Second Chance
Page 21
Billing: Thomas M. and Rose Wallace (pts./s.a.)
Entered: 9/68
Major: PolSc
Graduated: Inv.withd. 1/70
Woody tried to keep his hands from shaking as he read the information. 5' 10" and 158 pounds was within hailing distance of Keith Aarons's vital statistics at that time. And a poli-sci major would have been ripe pickings for Keith. But what did "Inv.withd." mean?
"I think I've got my man," Woody told the receptionist. "But what's this?" and he pointed to the enigmatic abbreviations.
"Involuntary withdrawal," she said. "Seems to fit what you thought. It means that he left school for some reason without making a formal statement. Maybe just stopped attending classes, hit the road, who knows?"
"Would that information be here somewhere?"
"Yes, but that's confidential. You couldn't get access to that."
"It says 1/70," Woody said, pointing at the card. "Would that be when he stopped attending classes, or something else?"
"Oh, that's probably when he was withdrawn. It would be the end of the first semester. If he left any time during that fall semester, he would have gotten all incompletes, and then been withdrawn if he hadn't re-registered for the spring."
Woody thanked her, jotted down the boy's parents' names, phone number, and address, and left the building.
It was only three o'clock, so he drove to the county courthouse and asked the clerk if there was a missing persons file from 1969 or 1970 on a Benjamin Wallace. The clerk looked at him with bored eyes and asked if he was a representative of a law enforcement agency. Woody said he was not.
"Then what's your interest in this person?"
Woody gave him the story about the song, but the clerk showed no recognition. "One moment," he said, and disappeared behind a opaque paned door. When he came back in ten minutes, holding, Woody noticed, a fresh cup of coffee, he nodded his head at Woody. "That person is on file, yes."
"Ah." Woody nodded back. "May I, uh, see it?"
The clerk made his head go back and forth rather than up and down. "Oh no. It's still an open file. So unless you're a law enforcement official or the representative of a law enforcement agency, you're not permitted access to that file."
"So he's still missing?"
"Pardon?"
"Benjamin Wallace. If the file's open, that means he's still missing?"
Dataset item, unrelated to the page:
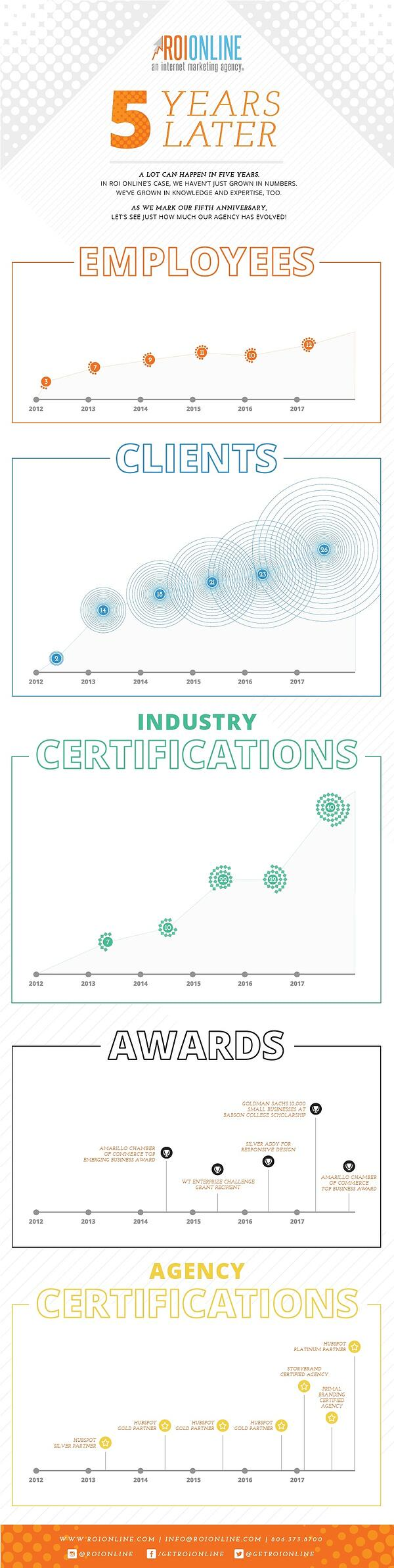 ROI Online - 5 Years Infographic.jpg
"It means the file's still open. That's all I can say about it."
It was enough. Woody nodded, but didn't thank the man.
Back at the Holiday Inn, he called Pittsburgh directory assistance, and learned that Thomas Wallace's phone number had not changed. Over a light dinner in the coffee shop, Woody decided what he would tell the man—that he was a classmate of Ben's who had been thinking about him lately, and wondered if he had ever turned up. Just curious. Curious to know if the loose ends had ever been tied up.
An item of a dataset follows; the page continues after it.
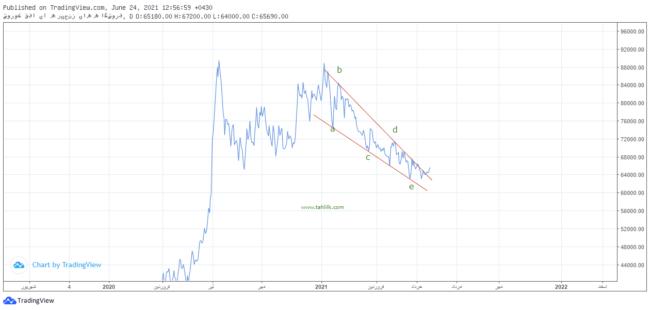 تحلیل تکنیکال سهام افق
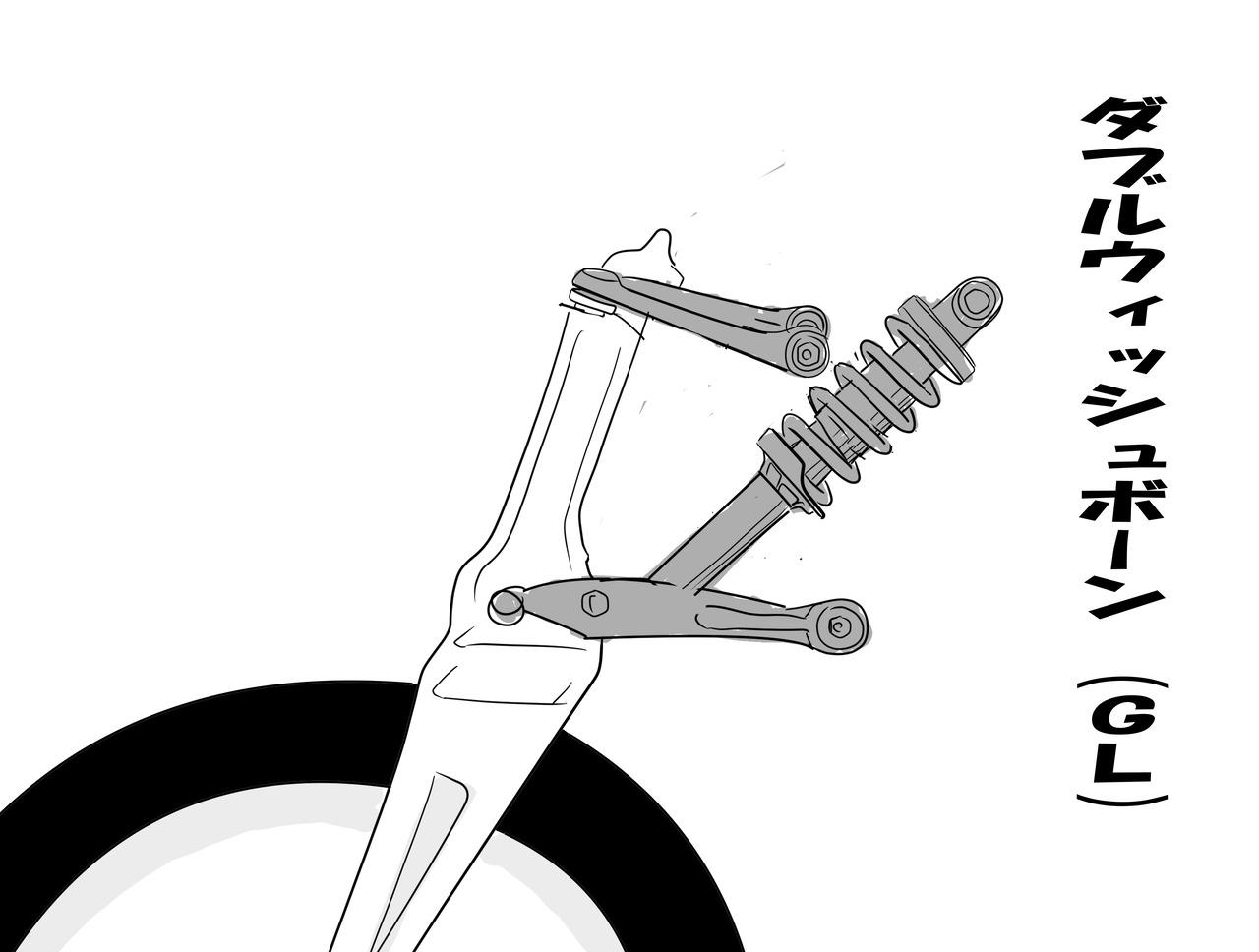 ダブルウィッシュボーン・バイク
It was 6:30 in the evening when he called the Wallace home. The phone rang four times, then was picked up by a machine. "This is Tom Wallace," a voice said. "I'm not in, so you can leave your message at the tone and I'll get back to you."
The beep came, but Woody left no message. He called several times that evening, and tried again the next morning, but the only answer was the dull, mechanical sounding voice of the older man.
All right then. Woody had to know. So if the man didn't want to answer his phone, he would go see him. He had to drive back to Pittsburgh anyway.
He reached the outskirts of Pittsburgh in less than an hour, but it took another forty-five minutes to find Park Circle. It was in a suburban area west of the city. Woody thought the ranch style development might have been built in the mid-sixties to house the ever more affluent steel workers.
The Wallace house was one of five in a cul-de-sac, and Woody pulled into the driveway. There was a car visible through the garage windows. Woody went to the door and rang the bell, but there was no answer.
"Hey!"
He turned and saw an elderly man on his hands and knees, digging in a garden. "You lookin' for Tom?"
"Tom Wallace, yes."
"He's fishin'. Won't be back till Sunday."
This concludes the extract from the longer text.